BRIEF =>
Would you write out the full listing exactly, without any pictures?

ENTRIES PROVIDED =>
####################
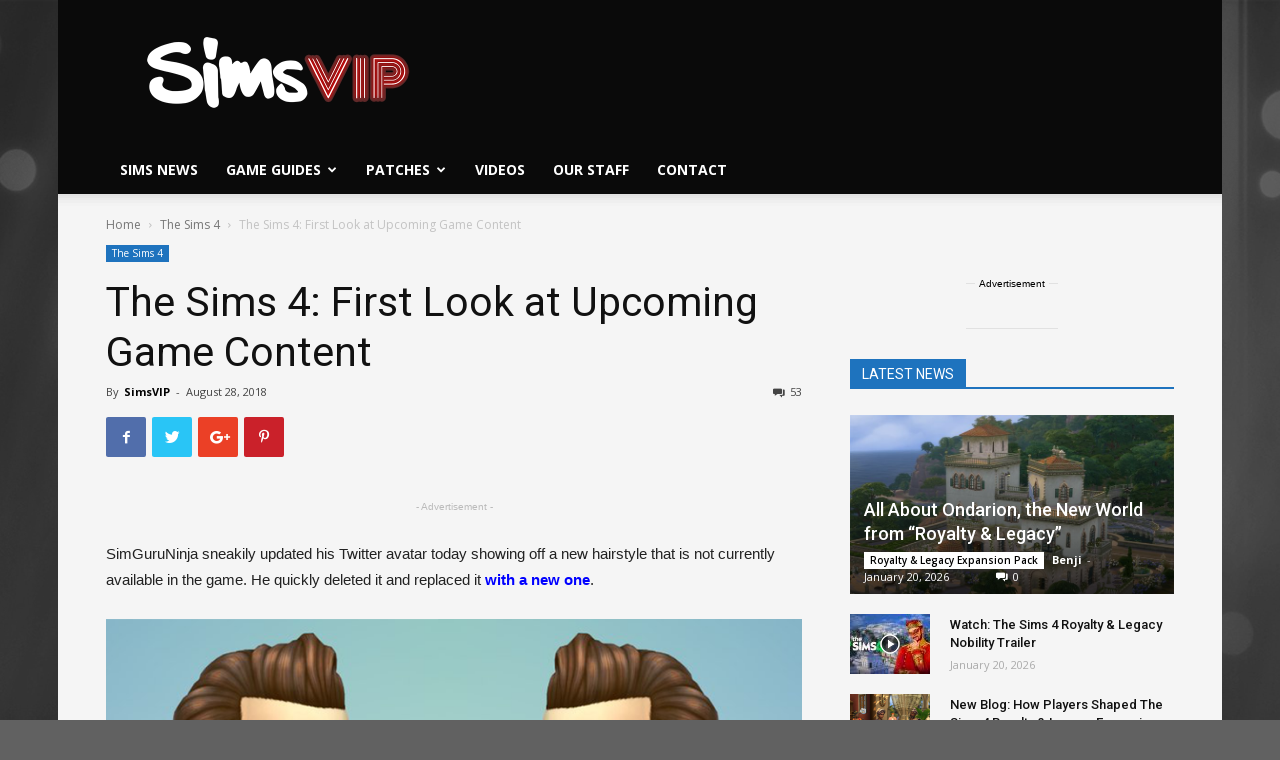

--- FILE ---
content_type: application/javascript; charset=utf-8
request_url: https://fundingchoicesmessages.google.com/f/AGSKWxUIvSVzY7SLm4tX7JRgQjtnM7Snh5nPiL-YjgGiWeYqH8qIoVA8fFPvIb-2PMfi-to7xdW1ckS4_YPHfOMmbirKWuO0HD0k227Z4SBmXoK6wou8EyY3vQ_WBFxV5TX9ty2c0j3yvQqCp6Ar6BcTTARNQh90romWXj2e317kE14VVPIQAma3ZfpujedM/_/video_ad./columnadcounter._adsense.?file=ads&/advert33.
body_size: -1289
content:
window['ee9f3ff7-e404-4cb7-812e-618f77e8725b'] = true;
####################
RESULT OF THIS EXERCISE =>
--- FILE ---
content_type: application/javascript; charset=utf-8
request_url: https://fundingchoicesmessages.google.com/f/AGSKWxUIvSVzY7SLm4tX7JRgQjtnM7Snh5nPiL-YjgGiWeYqH8qIoVA8fFPvIb-2PMfi-to7xdW1ckS4_YPHfOMmbirKWuO0HD0k227Z4SBmXoK6wou8EyY3vQ_WBFxV5TX9ty2c0j3yvQqCp6Ar6BcTTARNQh90romWXj2e317kE14VVPIQAma3ZfpujedM/_/video_ad./columnadcounter._adsense.?file=ads&/advert33.
body_size: -1289
content:
window['ee9f3ff7-e404-4cb7-812e-618f77e8725b'] = true;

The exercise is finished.